## WHAT YOU ARE ASKED TO DO
Search the listing below for the string "camera", then copy every line it appears in.

## MATERIAL FOR THE TASK

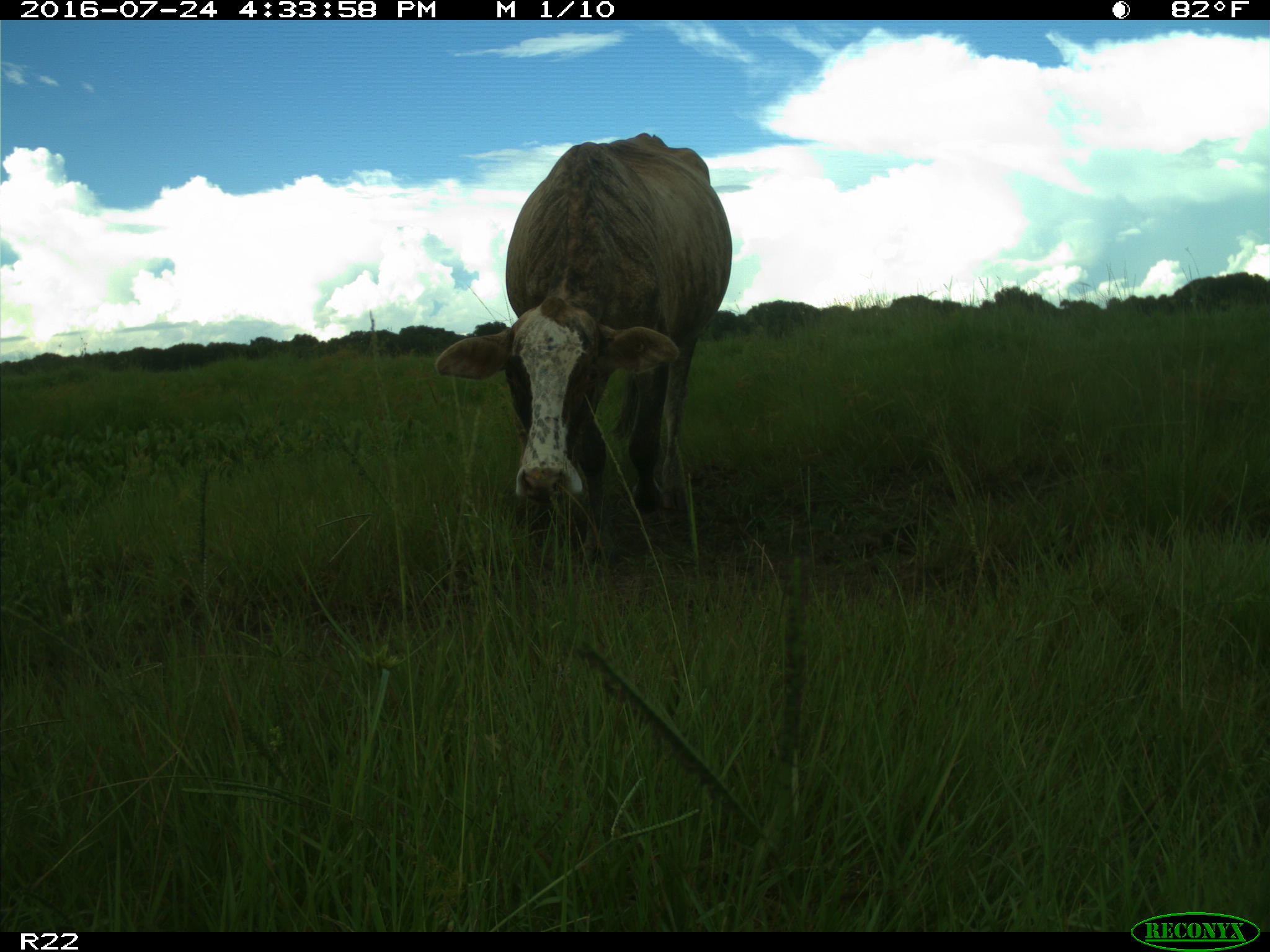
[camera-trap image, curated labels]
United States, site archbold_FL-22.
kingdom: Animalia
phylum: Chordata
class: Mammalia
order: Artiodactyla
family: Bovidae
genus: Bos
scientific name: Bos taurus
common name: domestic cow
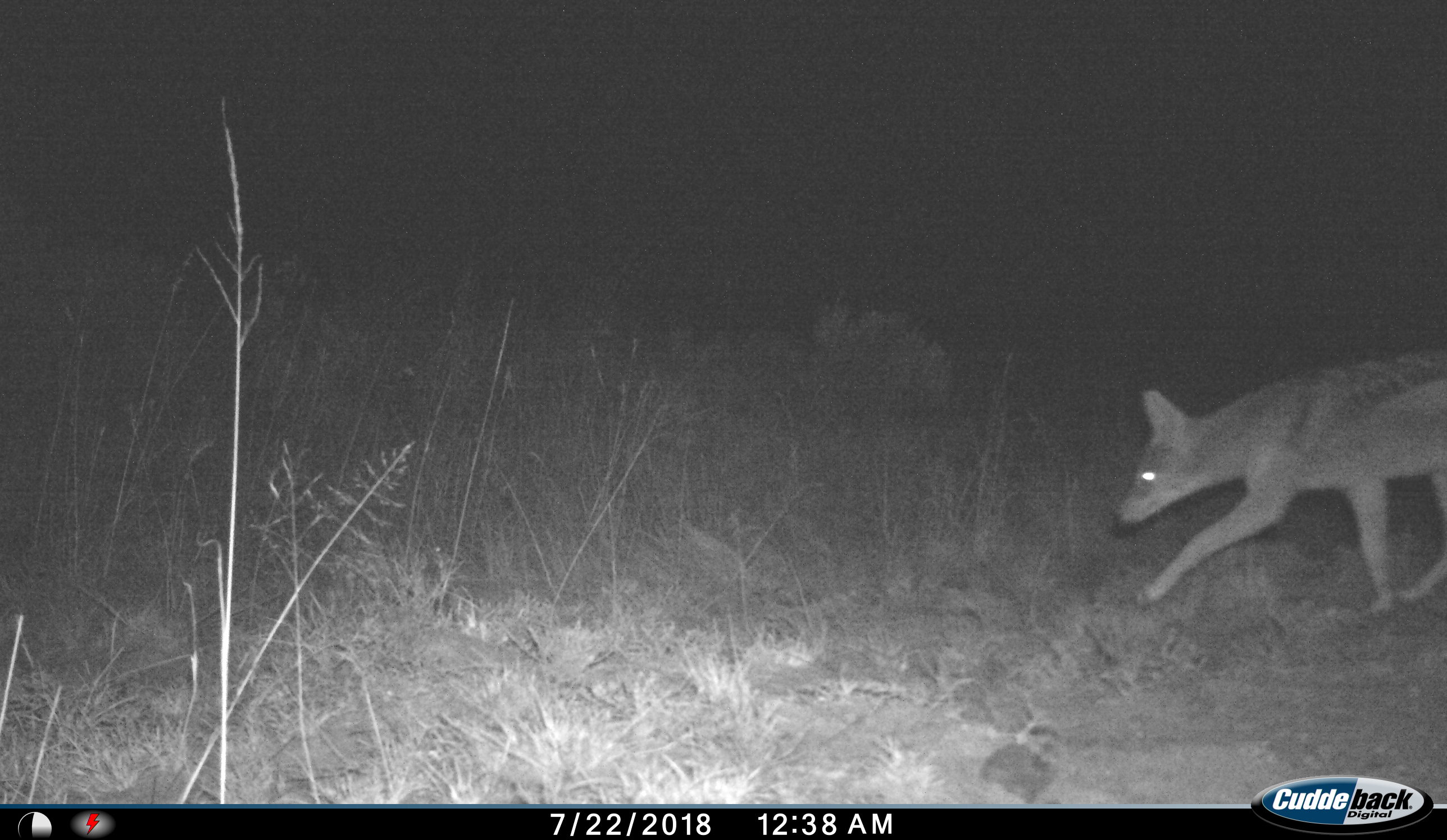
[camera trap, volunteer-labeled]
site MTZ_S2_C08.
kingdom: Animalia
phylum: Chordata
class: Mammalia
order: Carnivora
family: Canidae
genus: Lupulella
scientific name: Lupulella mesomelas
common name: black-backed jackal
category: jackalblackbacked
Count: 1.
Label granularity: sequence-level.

## ANSWER AREA
[camera-trap image, curated labels]
[camera trap, volunteer-labeled]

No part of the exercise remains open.